*** Opening Given data ***

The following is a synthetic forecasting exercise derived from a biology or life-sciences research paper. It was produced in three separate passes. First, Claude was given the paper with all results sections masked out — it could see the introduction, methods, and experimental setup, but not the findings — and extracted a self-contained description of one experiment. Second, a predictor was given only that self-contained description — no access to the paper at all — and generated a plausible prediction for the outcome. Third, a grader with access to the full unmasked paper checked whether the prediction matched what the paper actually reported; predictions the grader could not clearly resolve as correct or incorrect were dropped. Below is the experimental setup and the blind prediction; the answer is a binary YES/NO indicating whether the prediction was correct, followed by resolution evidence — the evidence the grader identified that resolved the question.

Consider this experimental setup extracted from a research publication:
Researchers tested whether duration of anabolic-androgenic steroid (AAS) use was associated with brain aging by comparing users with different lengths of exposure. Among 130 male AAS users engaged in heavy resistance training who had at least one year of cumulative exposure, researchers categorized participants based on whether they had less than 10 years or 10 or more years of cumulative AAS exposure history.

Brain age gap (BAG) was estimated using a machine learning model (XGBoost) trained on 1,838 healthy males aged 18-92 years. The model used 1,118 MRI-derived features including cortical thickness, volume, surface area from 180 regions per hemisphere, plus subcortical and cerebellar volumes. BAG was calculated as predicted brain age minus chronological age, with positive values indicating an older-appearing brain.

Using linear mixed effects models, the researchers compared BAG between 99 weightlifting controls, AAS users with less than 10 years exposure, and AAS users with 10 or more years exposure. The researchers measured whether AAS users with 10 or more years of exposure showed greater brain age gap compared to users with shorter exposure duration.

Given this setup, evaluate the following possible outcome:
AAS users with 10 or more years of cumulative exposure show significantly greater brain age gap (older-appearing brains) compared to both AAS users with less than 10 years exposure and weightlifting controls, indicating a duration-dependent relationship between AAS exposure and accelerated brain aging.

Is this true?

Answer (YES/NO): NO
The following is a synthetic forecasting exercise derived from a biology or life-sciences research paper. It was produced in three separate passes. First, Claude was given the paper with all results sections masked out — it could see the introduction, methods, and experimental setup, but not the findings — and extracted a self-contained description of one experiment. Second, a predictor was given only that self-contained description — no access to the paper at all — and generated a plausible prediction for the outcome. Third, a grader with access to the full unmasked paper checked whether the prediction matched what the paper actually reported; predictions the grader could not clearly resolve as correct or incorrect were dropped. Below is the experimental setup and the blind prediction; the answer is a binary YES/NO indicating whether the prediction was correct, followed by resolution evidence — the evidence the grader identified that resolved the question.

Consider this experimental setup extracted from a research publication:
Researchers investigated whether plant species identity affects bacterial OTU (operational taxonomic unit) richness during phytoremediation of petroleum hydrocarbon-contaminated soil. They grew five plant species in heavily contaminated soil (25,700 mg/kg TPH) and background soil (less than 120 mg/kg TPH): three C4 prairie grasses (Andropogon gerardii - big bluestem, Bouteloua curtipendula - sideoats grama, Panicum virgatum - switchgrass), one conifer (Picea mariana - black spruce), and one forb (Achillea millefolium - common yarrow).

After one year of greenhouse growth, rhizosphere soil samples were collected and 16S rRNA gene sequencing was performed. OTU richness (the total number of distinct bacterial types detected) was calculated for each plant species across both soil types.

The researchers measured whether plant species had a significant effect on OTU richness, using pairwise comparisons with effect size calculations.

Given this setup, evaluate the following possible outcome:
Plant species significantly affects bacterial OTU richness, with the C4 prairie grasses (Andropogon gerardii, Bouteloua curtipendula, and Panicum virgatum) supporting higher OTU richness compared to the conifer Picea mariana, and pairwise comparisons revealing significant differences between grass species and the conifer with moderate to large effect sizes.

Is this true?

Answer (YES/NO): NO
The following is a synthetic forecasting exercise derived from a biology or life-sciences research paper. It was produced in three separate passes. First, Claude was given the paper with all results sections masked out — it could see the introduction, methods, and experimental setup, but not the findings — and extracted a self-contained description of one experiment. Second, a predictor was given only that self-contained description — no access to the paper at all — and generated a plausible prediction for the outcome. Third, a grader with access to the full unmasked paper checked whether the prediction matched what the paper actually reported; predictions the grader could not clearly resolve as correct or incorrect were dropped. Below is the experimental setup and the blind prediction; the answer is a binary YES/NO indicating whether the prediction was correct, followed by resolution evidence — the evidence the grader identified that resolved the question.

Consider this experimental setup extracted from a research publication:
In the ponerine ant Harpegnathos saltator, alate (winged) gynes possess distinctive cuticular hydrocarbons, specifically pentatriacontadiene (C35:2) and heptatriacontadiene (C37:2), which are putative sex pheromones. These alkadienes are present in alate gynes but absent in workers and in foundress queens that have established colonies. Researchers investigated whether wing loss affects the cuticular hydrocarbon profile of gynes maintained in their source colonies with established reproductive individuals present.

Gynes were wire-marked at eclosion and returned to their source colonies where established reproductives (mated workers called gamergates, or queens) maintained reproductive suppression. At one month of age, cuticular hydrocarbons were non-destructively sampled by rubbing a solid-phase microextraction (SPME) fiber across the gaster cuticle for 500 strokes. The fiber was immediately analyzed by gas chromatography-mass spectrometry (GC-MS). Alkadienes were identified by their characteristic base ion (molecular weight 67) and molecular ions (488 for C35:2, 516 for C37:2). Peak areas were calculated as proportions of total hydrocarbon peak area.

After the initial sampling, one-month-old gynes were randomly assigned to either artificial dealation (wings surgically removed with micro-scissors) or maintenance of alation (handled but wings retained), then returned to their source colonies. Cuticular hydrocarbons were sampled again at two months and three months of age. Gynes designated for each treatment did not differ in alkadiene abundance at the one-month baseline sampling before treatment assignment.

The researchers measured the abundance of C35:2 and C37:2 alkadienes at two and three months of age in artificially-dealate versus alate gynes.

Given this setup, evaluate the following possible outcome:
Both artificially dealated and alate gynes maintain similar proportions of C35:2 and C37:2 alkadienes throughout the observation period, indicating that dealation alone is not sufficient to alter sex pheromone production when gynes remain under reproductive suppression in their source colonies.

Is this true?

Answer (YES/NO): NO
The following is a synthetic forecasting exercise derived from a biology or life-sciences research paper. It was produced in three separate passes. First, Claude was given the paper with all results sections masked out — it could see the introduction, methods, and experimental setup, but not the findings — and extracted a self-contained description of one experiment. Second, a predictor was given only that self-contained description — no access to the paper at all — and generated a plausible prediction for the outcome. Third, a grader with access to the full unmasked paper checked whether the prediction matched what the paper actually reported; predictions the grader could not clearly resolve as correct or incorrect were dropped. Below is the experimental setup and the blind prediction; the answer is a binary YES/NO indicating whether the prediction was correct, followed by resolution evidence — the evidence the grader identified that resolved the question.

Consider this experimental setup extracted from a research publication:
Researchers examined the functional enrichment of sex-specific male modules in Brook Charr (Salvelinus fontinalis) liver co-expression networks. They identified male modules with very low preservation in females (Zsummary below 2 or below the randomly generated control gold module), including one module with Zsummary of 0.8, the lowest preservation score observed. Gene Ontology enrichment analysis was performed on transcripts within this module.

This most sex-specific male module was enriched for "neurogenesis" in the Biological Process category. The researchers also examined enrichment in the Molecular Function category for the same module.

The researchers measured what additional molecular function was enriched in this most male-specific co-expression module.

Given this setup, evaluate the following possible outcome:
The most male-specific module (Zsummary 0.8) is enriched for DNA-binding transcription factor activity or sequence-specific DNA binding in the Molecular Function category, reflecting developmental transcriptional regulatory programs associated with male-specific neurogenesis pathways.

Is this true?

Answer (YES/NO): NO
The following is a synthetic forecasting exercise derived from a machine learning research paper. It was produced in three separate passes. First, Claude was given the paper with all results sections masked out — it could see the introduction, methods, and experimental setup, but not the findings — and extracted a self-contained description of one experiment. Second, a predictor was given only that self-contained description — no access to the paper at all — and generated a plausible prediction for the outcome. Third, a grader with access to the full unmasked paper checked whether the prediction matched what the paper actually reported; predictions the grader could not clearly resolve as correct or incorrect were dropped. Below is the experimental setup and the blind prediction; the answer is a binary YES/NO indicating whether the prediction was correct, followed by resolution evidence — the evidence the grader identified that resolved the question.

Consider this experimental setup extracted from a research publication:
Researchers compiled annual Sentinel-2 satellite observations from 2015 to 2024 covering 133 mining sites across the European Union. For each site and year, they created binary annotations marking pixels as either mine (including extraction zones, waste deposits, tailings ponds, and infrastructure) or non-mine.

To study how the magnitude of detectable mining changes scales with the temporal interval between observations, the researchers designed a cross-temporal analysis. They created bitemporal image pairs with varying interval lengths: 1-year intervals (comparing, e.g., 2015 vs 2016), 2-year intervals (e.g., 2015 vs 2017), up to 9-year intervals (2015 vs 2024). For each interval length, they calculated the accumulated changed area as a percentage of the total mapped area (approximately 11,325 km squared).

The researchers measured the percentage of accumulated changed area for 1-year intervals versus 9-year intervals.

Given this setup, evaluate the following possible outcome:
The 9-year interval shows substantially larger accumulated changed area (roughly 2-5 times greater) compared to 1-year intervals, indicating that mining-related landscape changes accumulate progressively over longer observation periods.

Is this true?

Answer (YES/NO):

*** Closing Given data ***

Problem statement » Whenever a line of the records holds the string "analysis", pick it out and copy it.

Written response »
Researchers examined the functional enrichment of sex-specific male modules in Brook Charr (Salvelinus fontinalis) liver co-expression networks. They identified male modules with very low preservation in females (Zsummary below 2 or below the randomly generated control gold module), including one module with Zsummary of 0.8, the lowest preservation score observed. Gene Ontology enrichment analysis was performed on transcripts within this module.
To study how the magnitude of detectable mining changes scales with the temporal interval between observations, the researchers designed a cross-temporal analysis. They created bitemporal image pairs with varying interval lengths: 1-year intervals (comparing, e.g., 2015 vs 2016), 2-year intervals (e.g., 2015 vs 2017), up to 9-year intervals (2015 vs 2024). For each interval length, they calculated the accumulated changed area as a percentage of the total mapped area (approximately 11,325 km squared).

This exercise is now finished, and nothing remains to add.